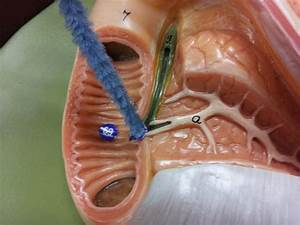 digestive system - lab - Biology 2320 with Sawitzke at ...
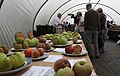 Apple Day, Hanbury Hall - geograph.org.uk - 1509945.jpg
+--
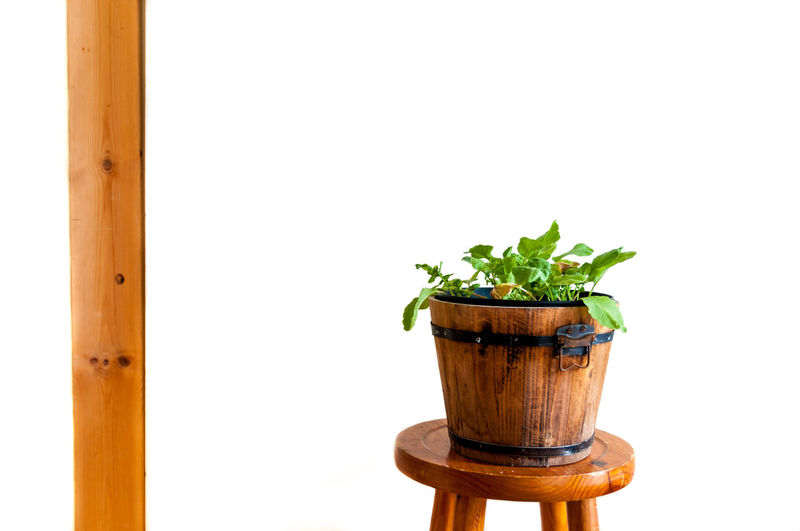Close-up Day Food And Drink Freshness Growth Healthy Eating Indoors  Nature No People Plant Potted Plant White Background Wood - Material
+--
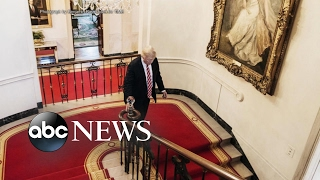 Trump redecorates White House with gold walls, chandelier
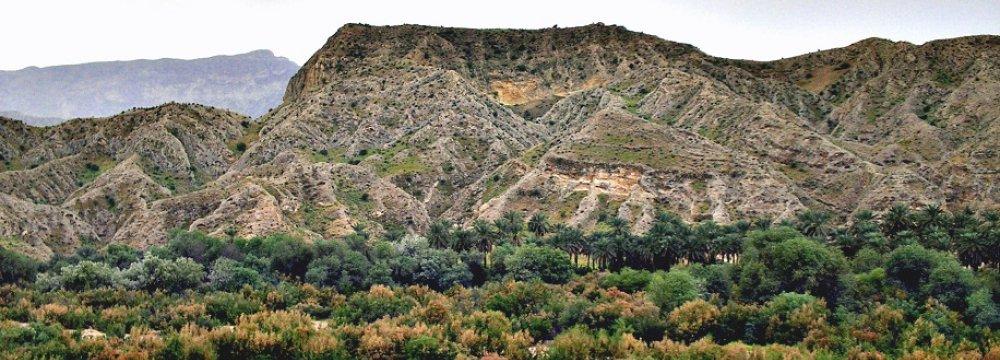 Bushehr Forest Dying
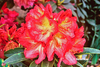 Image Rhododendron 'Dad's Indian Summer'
+--
- **What is required**:
Although the records above contain pictures, the copy should not; retype exactly the lines from the one containing "digestive system - lab" through the one containing "Apple Day, Hanbury".

- **Solved problem**:
 digestive system - lab - Biology 2320 with Sawitzke at ...
 Apple Day, Hanbury Hall - geograph.org.uk - 1509945.jpg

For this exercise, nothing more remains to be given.